## Goal
Rewrite the portion of the data that opens with the line containing "Which from the" and closes with the line containing "Answer: the dirt", replacing "sorted" with "ordered" and leaving everything else unchanged.

## Records shown
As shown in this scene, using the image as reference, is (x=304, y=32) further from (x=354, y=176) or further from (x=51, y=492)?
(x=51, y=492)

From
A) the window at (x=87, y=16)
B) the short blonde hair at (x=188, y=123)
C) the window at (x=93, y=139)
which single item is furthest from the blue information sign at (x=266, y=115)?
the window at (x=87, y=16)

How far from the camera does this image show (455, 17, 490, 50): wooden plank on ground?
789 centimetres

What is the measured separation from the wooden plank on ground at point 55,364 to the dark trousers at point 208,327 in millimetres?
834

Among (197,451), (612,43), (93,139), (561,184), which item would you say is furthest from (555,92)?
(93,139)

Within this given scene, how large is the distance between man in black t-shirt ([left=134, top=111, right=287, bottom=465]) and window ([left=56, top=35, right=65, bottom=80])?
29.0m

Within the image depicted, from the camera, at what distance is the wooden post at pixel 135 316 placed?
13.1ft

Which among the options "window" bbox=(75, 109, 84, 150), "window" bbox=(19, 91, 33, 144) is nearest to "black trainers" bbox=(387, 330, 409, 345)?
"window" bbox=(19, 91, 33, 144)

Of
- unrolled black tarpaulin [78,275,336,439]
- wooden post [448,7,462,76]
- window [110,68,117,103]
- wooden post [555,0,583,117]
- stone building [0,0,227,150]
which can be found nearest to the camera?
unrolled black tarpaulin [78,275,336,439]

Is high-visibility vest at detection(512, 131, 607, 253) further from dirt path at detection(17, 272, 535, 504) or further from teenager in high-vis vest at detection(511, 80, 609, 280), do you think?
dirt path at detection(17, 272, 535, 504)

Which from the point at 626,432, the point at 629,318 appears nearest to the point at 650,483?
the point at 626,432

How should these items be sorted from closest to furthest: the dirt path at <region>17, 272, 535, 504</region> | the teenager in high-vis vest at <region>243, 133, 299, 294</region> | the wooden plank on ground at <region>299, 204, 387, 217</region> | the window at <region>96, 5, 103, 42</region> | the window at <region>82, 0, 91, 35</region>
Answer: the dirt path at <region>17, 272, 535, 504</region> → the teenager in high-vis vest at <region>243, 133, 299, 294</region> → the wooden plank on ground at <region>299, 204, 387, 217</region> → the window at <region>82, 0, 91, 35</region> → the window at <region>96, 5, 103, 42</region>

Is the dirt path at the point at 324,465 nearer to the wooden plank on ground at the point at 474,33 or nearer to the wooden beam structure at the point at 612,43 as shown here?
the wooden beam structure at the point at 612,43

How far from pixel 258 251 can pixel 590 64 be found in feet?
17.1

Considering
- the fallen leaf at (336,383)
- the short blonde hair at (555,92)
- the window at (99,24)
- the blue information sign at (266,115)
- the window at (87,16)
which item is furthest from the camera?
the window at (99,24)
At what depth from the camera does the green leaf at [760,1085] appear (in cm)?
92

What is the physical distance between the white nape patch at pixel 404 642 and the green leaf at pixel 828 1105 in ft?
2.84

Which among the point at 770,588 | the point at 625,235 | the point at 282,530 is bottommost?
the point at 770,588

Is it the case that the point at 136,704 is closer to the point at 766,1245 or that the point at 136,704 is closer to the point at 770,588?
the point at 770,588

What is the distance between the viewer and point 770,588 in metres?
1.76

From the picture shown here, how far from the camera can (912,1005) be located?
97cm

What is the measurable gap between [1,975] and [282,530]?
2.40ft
...
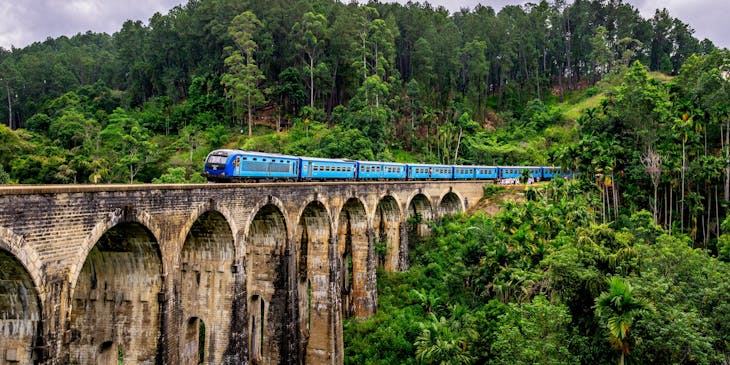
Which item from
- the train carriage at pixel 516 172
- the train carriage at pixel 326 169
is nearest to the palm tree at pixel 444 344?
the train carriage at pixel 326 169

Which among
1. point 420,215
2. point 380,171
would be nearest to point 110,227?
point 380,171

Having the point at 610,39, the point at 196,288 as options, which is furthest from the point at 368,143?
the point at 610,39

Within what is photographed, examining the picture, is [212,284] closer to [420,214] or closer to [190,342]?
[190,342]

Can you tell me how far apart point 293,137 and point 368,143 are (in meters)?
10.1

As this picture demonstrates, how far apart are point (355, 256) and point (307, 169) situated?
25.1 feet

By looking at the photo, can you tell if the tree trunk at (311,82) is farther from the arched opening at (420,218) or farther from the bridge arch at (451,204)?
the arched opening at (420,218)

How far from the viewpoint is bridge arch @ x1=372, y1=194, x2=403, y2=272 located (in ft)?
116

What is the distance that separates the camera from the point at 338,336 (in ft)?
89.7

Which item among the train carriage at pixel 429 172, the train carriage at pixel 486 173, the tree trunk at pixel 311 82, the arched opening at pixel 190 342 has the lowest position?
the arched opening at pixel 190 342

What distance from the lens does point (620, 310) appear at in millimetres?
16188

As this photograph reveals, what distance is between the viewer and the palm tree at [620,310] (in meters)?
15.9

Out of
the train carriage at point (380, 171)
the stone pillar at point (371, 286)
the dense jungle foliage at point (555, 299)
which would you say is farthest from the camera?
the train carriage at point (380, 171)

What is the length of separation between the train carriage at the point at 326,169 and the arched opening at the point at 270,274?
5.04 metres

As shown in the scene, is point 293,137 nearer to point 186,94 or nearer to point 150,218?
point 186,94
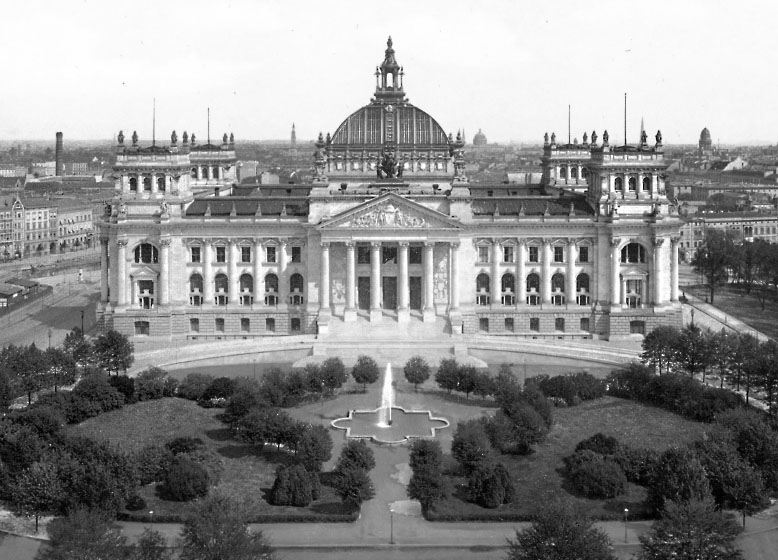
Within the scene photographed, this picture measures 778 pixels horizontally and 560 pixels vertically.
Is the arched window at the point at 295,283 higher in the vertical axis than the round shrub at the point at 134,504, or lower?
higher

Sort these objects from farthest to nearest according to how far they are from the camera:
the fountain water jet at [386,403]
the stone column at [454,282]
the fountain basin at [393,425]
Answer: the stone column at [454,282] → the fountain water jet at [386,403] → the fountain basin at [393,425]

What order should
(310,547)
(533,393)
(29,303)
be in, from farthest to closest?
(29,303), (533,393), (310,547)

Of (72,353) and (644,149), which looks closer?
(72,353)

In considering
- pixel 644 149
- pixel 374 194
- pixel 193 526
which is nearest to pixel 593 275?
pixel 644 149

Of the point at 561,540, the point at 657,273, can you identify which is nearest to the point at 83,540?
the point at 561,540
* * *
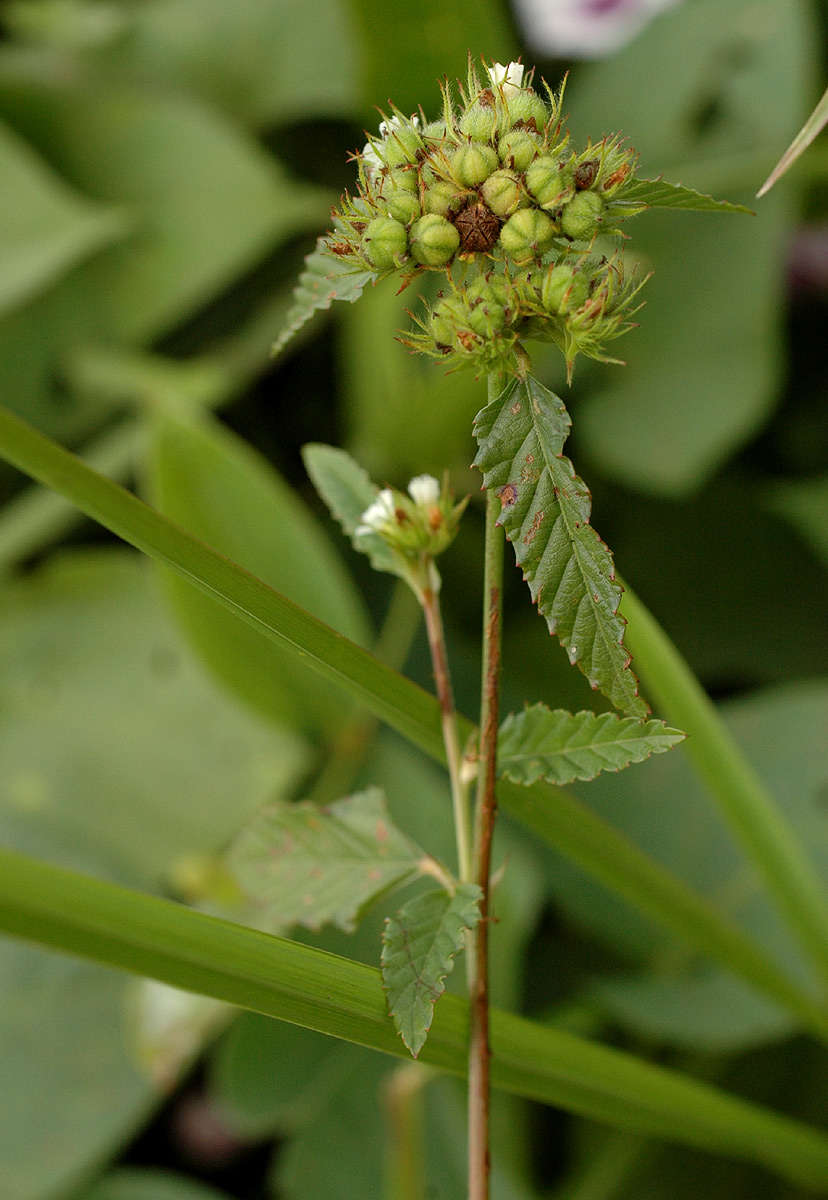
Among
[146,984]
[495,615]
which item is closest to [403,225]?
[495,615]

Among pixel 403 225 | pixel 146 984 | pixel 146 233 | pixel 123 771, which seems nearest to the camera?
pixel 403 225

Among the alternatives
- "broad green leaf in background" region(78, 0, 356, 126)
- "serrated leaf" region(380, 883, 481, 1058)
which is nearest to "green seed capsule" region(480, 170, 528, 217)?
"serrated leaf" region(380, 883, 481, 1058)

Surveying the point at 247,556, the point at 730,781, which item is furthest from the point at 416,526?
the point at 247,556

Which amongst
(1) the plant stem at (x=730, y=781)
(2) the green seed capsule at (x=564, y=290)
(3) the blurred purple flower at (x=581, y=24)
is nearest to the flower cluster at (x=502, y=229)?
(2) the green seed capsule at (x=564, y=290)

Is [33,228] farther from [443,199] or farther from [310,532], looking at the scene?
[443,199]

## Task output
Which from the point at 626,432, the point at 629,318 appears nearest to the point at 650,483?
the point at 626,432

How should these items be ordered from closest to furthest: the dirt path at <region>17, 272, 535, 504</region> | the teenager in high-vis vest at <region>243, 133, 299, 294</region> | the wooden plank on ground at <region>299, 204, 387, 217</region> | the window at <region>96, 5, 103, 42</region> | the window at <region>82, 0, 91, 35</region>
Answer: the dirt path at <region>17, 272, 535, 504</region> → the teenager in high-vis vest at <region>243, 133, 299, 294</region> → the wooden plank on ground at <region>299, 204, 387, 217</region> → the window at <region>82, 0, 91, 35</region> → the window at <region>96, 5, 103, 42</region>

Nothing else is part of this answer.